** Görev Listesi **
[1] Metin bölümünde "Not: Kullanılacak tüm" ifadesinden "duyuruyu da yapacağım." ifadesine kadar olan kısmı hiç değiştirmeden aktarın.
[2] Metin bölümünde adı geçen bütün şehirleri sıralayın.

Not: Kullanılacak tüm malzemeler ve ders notları tarafımızdan sağlanacaktır.
Kayıt olmak için 506-5088923 numaralı telefondan benimle ya da 0505 746 7703 numaralı telefondan Dilek Hn. ile irtibata geçebilirsiniz.

Turnedeki son durak 19-20-21 Aralık tarihlerinde Diyarbakır ve Urfa... Önümüzdeki hafta onlarla ilgili duyuruyu da yapacağım.

DSC_3438_binder_banner

Devamını Oku...

03 Aralık 2011

İZMİR ANILARI

15-16 Kasım 2011 İzmir turnesinden...

İzmir'e gider gitmez en hoşuma giden şey havalimanından şehir merkezine tren olması oldu. Herhangi bir havalimanı servisine veya taksiye muhtaç olmadan toplu taşıma kullanarak uçaktan indikten yarım saat sonra Alsancak'taydım. Gerçi İzmir belediyesi neden tek bilet satmak yerine üç biletlik bir kart almaya mecbur ediyor insanı onu anlamak mümkün değil. Daha önce gittiğimde de aynı şey olmuştu. Mecburen 3 biletlik karttan almıştım. Bir bileti giderken bir bileti dönerken kullanmıştım ve kalan tek biletlik hakkım heba olmuştu. Yine aynı şey oldu. Çünkü bu üç biletlik kartın kullanma süresi bir ay.

** Verilen Bilgiler **

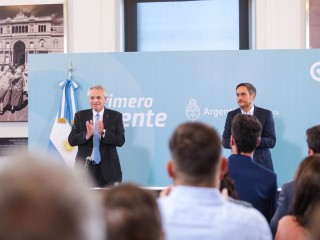 El Presidente y el ministro de Ambiente y Desarrollo Sostenible presentaron el Programa Edificios Públicos Sostenibles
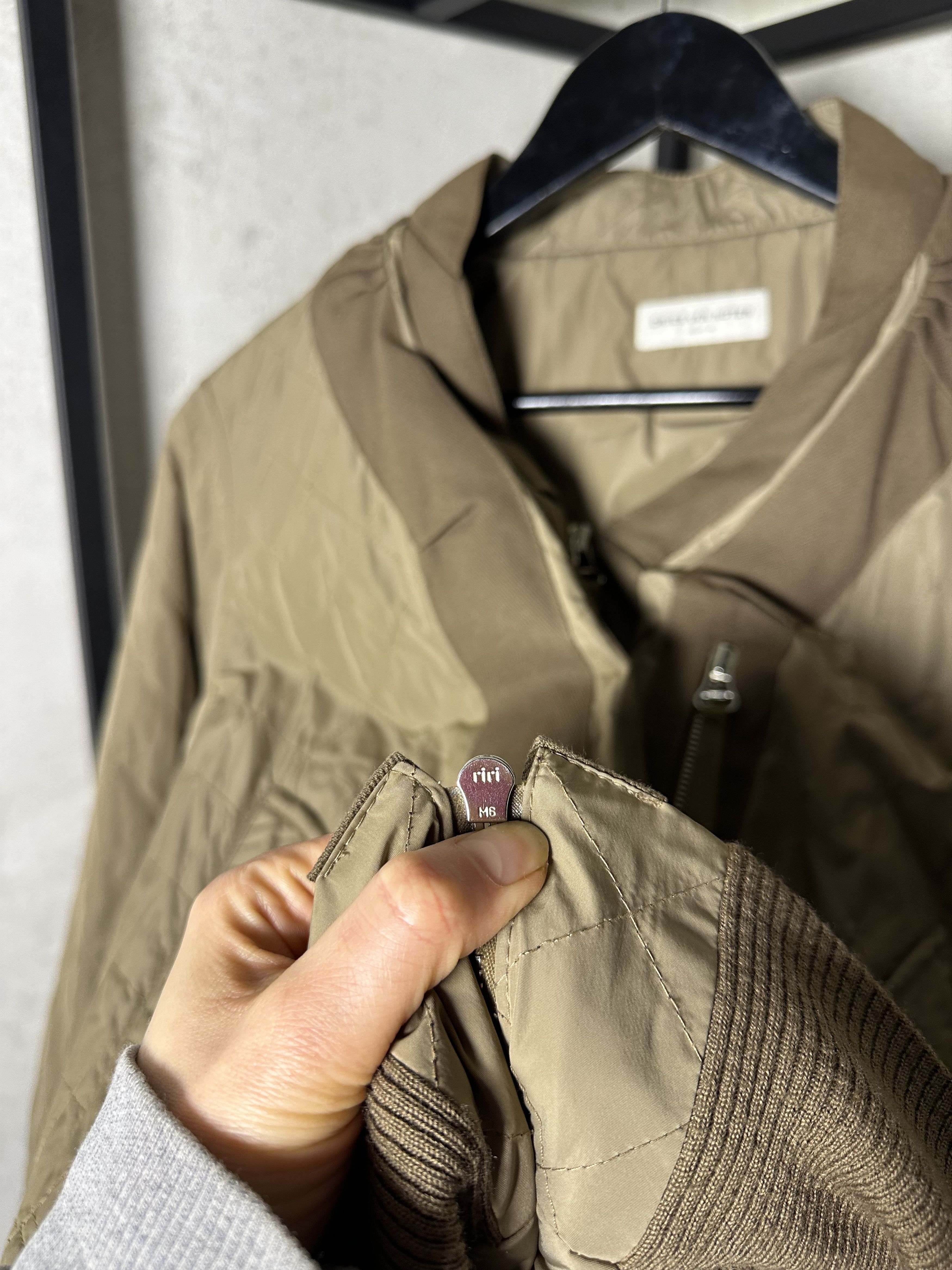 Dries Van Noten ULTRA RARE Dries Van Noten 14AW Nylon Back Zip Bomber Jacket Size US M / EU 48-50 / 2 - 5 Thumbnail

** Numaralı Cevaplar **
[1]
Not: Kullanılacak tüm malzemeler ve ders notları tarafımızdan sağlanacaktır.
Kayıt olmak için 506-5088923 numaralı telefondan benimle ya da 0505 746 7703 numaralı telefondan Dilek Hn. ile irtibata geçebilirsiniz.

Turnedeki son durak 19-20-21 Aralık tarihlerinde Diyarbakır ve Urfa... Önümüzdeki hafta onlarla ilgili duyuruyu da yapacağım.

[2] Diyarbakır, Urfa, İzmir